La investigación y Desarrollo indudablemente
es una tarea pendiente de nuestro país, las ultimas cifras indican que a nivel
nacional el gasto total alcanza a 0,36% del PIB con solamente un 41,2%
proveniente del sector empresarial privado. Considerando que los incentivos del
estado permiten importantes rebajas tributarias y acceso a proyectos que
permiten subsidiarla, las empresas están muy al debe, dando la impresión de que
el I+D no es prioridad para la consolidación y competitividad de los negocios
de ellas.
Sin embargo, los que se acogen a
incentivos tributarios para hacer I+D son las grandes empresas, que ocupan sin
restricción los instrumentos estatales creados, cabe preguntar si los
incentivos están bien puestos, ya que el incentivo premia a aquellos que tienen
ventas y utilidades suficientes como para desarrollar investigación, que muchas
veces va más ligada aumentar su riqueza que a generar valor para la sociedad.
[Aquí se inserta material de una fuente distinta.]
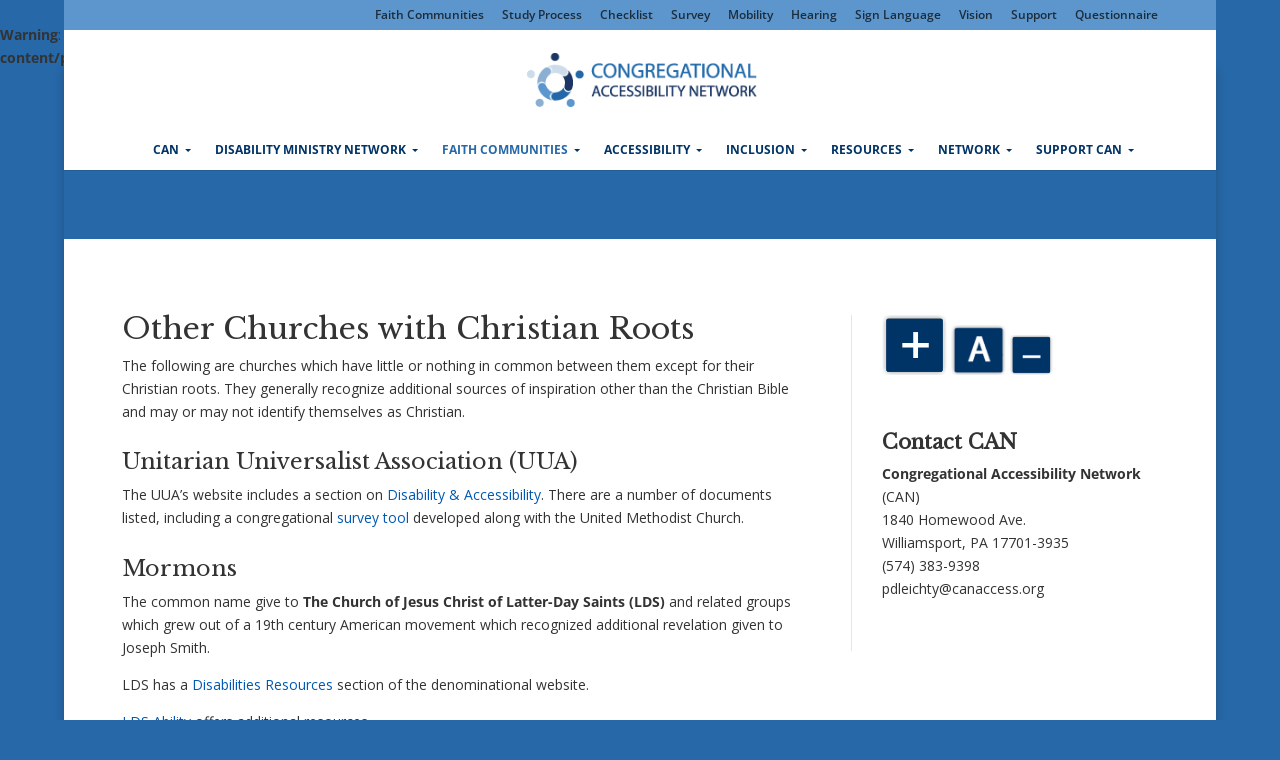

--- FILE ---
content_type: text/html; charset=UTF-8
request_url: https://canaccess.org/wp-admin/admin-ajax.php
body_size: -223
content:
44098.657f7a8a1c10a2911bdb07c1eae6bb8f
Por otra parte, se encuentra la
realidad de la Pyme, la que muchas veces realiza I+D en forma intuitiva y
espontanea, con desarrollo de iniciativas a nivel de lo que su sector necesita,
con desarrollo de productos, optimización de cadenas de producción,
mejoramiento de equipamiento, entre otros. Se piensa erróneamente que el I+D es
para proyectos nivel NASA, en la cual tienen que intervenir expertos con
Doctorados y Post Doctorados en sofisticadas disciplinas, en laboratorios de
alta complejidad y con fuertes componentes científicos, los que además
involucran grandes desembolsos de dinero que no están al alcance de las
empresas de menor tamaño.
A partir de lo anterior, hemos
planteado a las autoridades de CORFO, Hacienda, Economía, entre otros, junto a
otros Gremios Pymes Empresariales, la necesidad de que las empresas de menor
tamaño accedan al I+D, pero a nivel de los ellas necesitan, con parámetros e
indicadores distintos a los de las
grandes empresas, con incentivos diferenciados y el desarrollo de un programa
de largo plazo que involucre, difusión efectiva, capacitación, creación de un
ecosistema este dispuesto a trabajar con Pymes y un estado que esté dispuesto a
invertir en I+D a escala de empresas de menor tamaño.
Para ello, se requiere que la
academia adapte sus áreas de investigación a la Pyme, que los investigadores
estén dispuestos a trabajar con las singularidades del sector, que se abran los
cientos de laboratorios existentes, muchos de ellos financiados por el estado,
al uso de los empresarios Pymes. En esta misión, vemos fundamental el rol de
los gremios, los cuales pueden ser el puente entre sus empresarios asociados,
la academia y el estado.
Otra barrera que se deben romper
es la reticencia de los “ejecutivos de proyectos” de los organismos estatales
vinculados al I+D, a aceptar proyectos que no provengan de la gran empresa, que
tengan presupuestos de menor cuantía y que los desafíos tecnológicos no sean de
impacto mundial o aspirantes a un Premio Nobel. Lo anterior, requiere reeducar
a los profesionales y poner incentivos para cambiar el paradigma del acceso del
I+D a sectores empresariales medios.
La respuesta a la pregunta
inicial es “Si es posible”, pero requiere cambios importantes de los actores
involucrados y un cambio de visión de lo que entendemos por I+D.